Task description: What you return must match, exactly, the lines running from the one containing "A: Mongoose (Herpestidae)." to the end of the data, both included, and must contain no pictures.

The data:

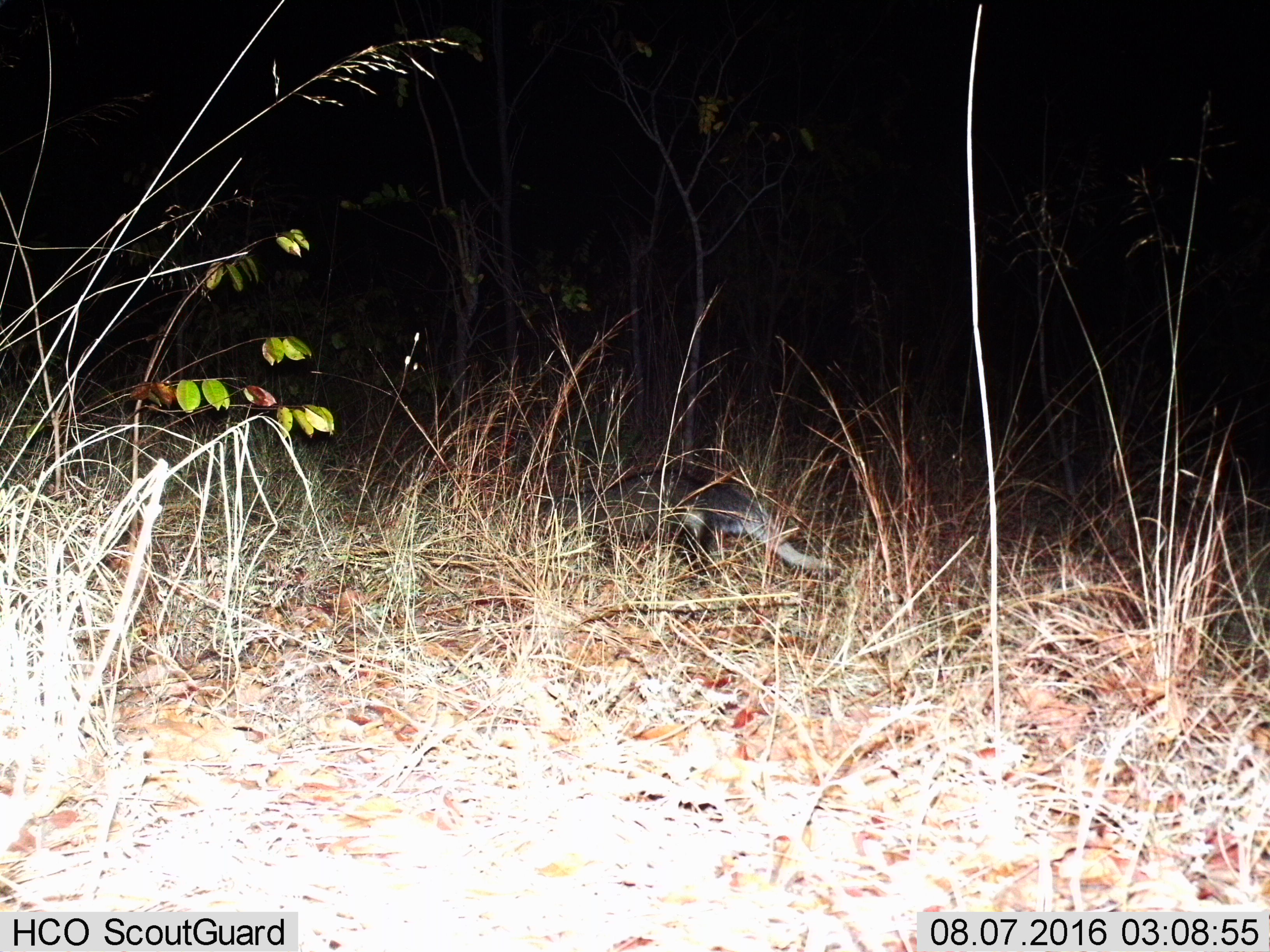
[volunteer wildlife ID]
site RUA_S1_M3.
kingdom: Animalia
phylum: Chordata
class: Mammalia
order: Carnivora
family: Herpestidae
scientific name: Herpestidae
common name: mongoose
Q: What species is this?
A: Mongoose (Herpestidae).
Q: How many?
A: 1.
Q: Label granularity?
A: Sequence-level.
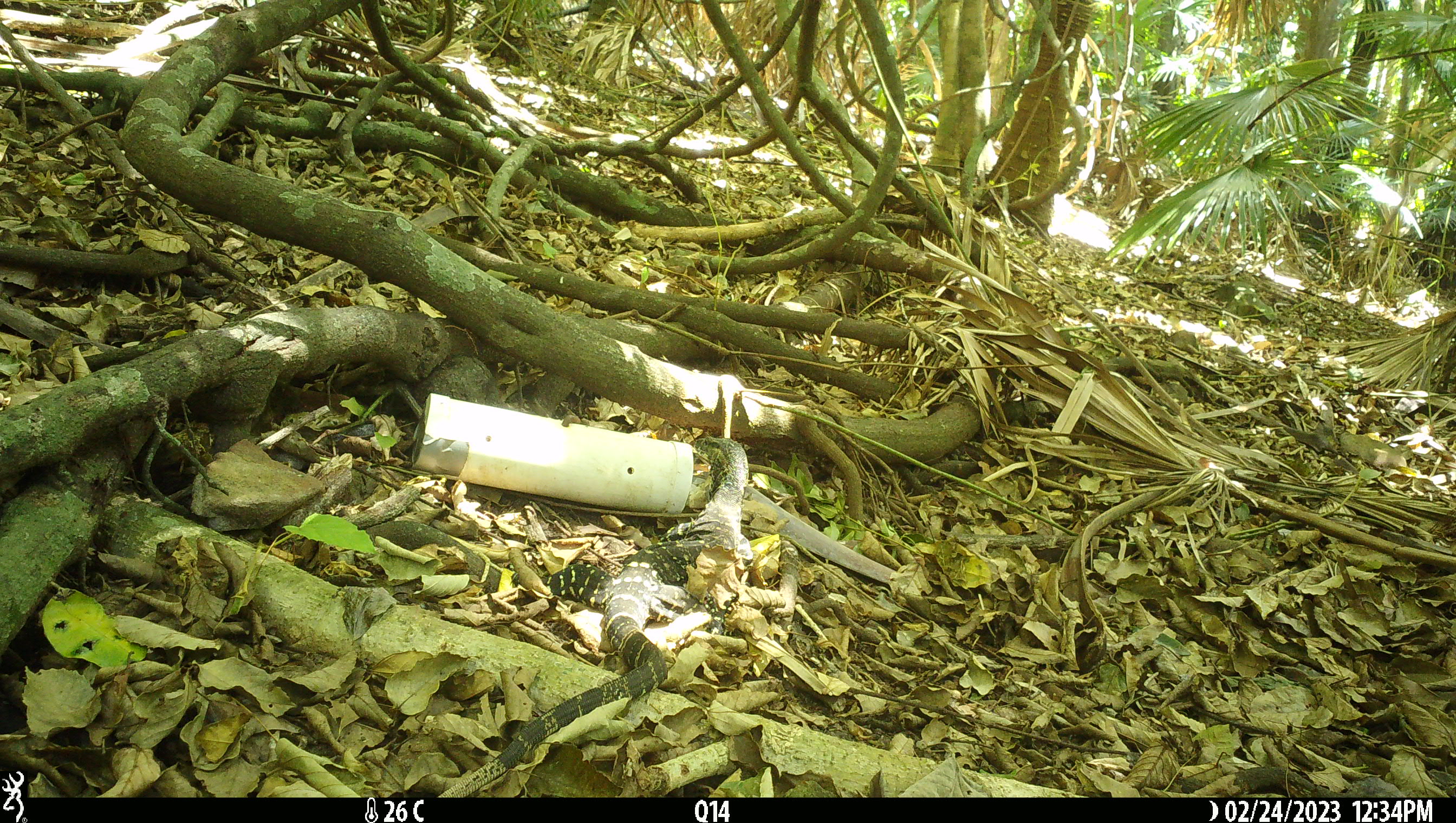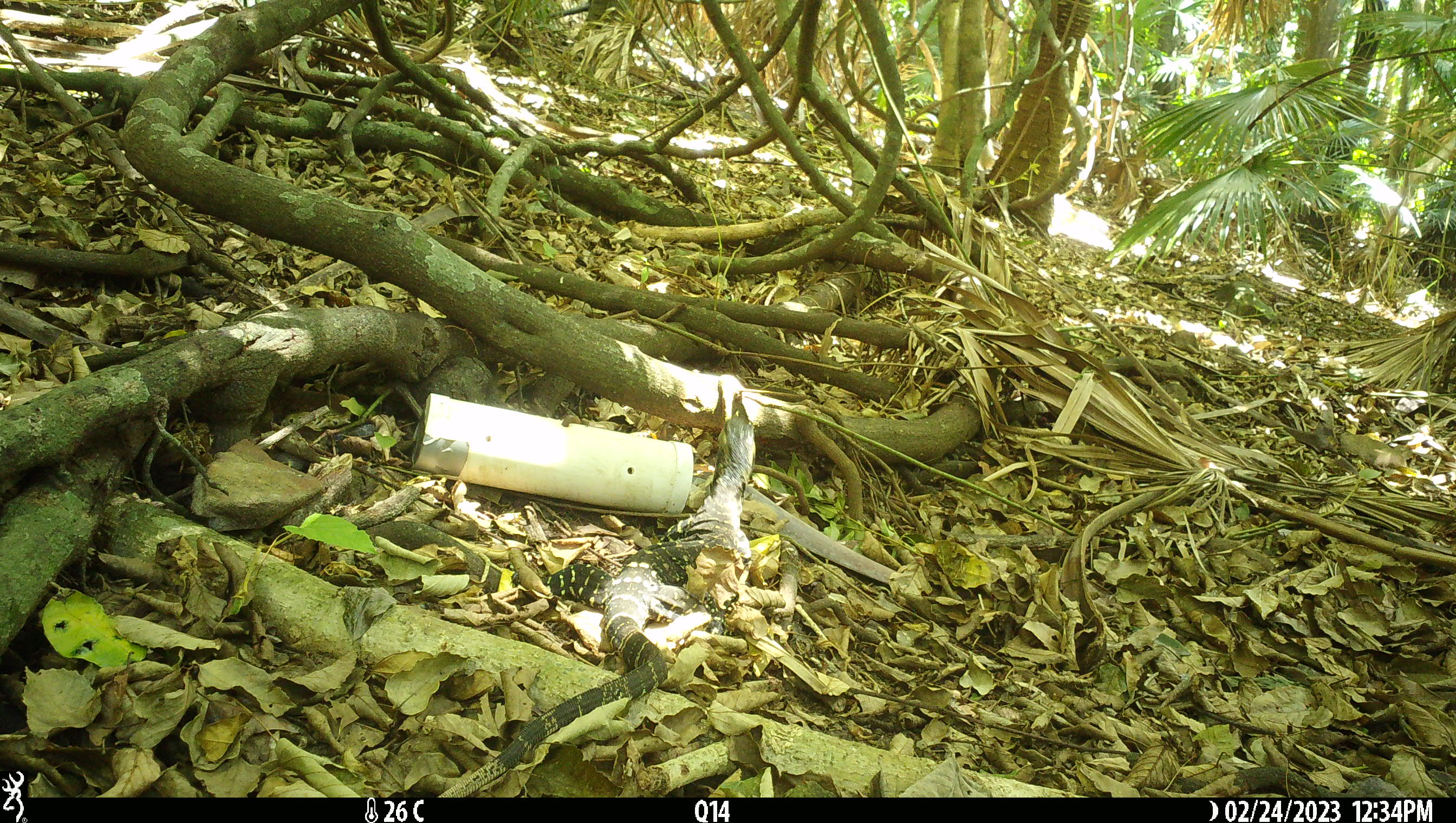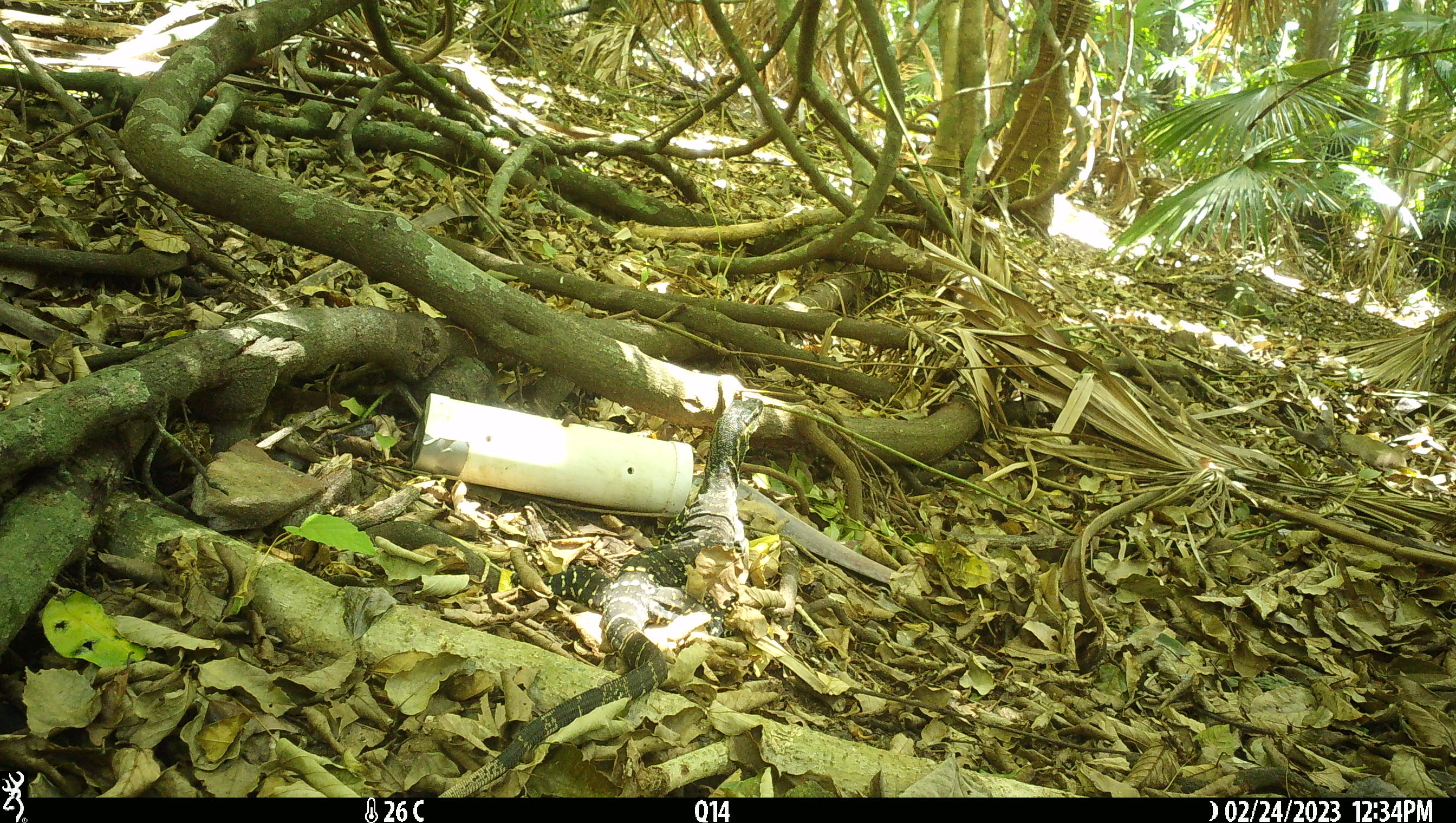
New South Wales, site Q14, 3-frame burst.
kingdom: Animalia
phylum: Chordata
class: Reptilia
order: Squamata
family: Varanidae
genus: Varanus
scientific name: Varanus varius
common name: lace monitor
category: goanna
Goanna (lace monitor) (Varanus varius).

The completed task:
A: Mongoose (Herpestidae).
Q: How many?
A: 1.
Q: Label granularity?
A: Sequence-level.
New South Wales, site Q14, 3-frame burst.
kingdom: Animalia
phylum: Chordata
class: Reptilia
order: Squamata
family: Varanidae
genus: Varanus
scientific name: Varanus varius
common name: lace monitor
category: goanna
Goanna (lace monitor) (Varanus varius).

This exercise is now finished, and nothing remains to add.